Zwischen diplomatischen Notrufen und zermürbender Realität bleibt wenig Platz für Optimismus. Noch Ende März hatten die USA zwei Kommuniqués veröffentlicht, die einen vorläufigen Stopp der Angriffe auf Energieinfrastrukturen auf beiden Seiten vorsahen. Es war ein Versuch, das Leiden der Zivilbevölkerung wenigstens punktuell zu lindern. Doch das Abkommen blieb vage – keine festen Termine, keine klaren Bedingungen.
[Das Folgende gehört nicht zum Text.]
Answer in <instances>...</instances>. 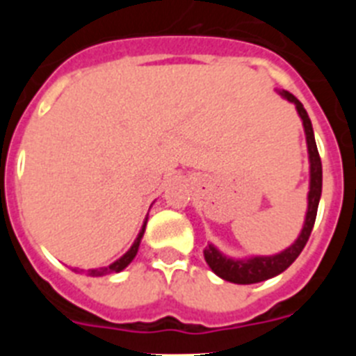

Und so werfen sich Russland und die Ukraine gegenseitig vor, das Abkommen gebrochen zu haben. In der Folge entstehen nicht nur neue Frontlinien aus Beton und Stacheldraht, sondern auch solche aus Misstrauen und Enttäuschung.

Was bedeutet das für die Menschen in Kherson? Kein Licht, keine Heizung, keine funktionierende Wasserpumpen – für 45.000 Seelen. Schulen, Krankenhäuser, Seniorenheime: Alle stehen vor immensen Herausforderungen. Während die internationale Gemeinschaft verhandelt, frieren und warten viele einfach nur darauf, dass die Lichter wieder angehen.

Wie lange noch soll dieses Spiel auf dem Rücken der Zivilisten gehen? Die Frage ist so alt wie der Krieg selbst – und sie bleibt offen.